Notably, the loss of certain genes in the cp genomes of Actinidia species did not appear to adversely affect their functionality (Table 2). For example, the clpP gene, absent in all Actinidia species, may have been transferred to the nuclear genome during chloroplast evolution17. Similarly, the infA gene is missing in A. styracifolia and A. zhejiangensis, a deletion also observed in the cp genomes of other fruit trees such as Citrus species13. Some Actinidia species also lack certain NDH (NADH dehydrogenase-like) genes, which may not be essential under favorable environmental conditions18. Additionally, we identified a deletion of the rpl20 gene in A. zhejiangensis, which may have been replaced by a nuclear-encoded, mitochondria-targeted rpl20 gene with a similar structure to the cp rpl20 gene19.
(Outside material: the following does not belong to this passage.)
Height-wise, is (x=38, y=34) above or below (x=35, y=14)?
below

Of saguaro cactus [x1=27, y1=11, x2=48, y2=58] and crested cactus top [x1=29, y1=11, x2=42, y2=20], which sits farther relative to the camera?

We also observed structural divergences and sequence mutations in the cp genomes of Actinidia species. Specifically, we found IR region divergence near the boundary of the SSC region (Fig. 2), particularly at the JSA and JSB junctions. This may be due to a contraction of the IR regions and an expansion of the SSC region13. Furthermore, the ycf2 and rpl20 genes were found to be under positive selection (Fig. 3), suggesting that these genes are rapidly evolving and play an important role in the development of Actinidia species. Our study also highlighted the conservation of codon preference in Actinidia species with varying ploidy levels, such as A. chinensis and A. deliciosa (Fig. 4), indicating the conservation of gene expression and evolution within the genus20. Overall, our results demonstrate the diversity of cp genome structures in Actinidia.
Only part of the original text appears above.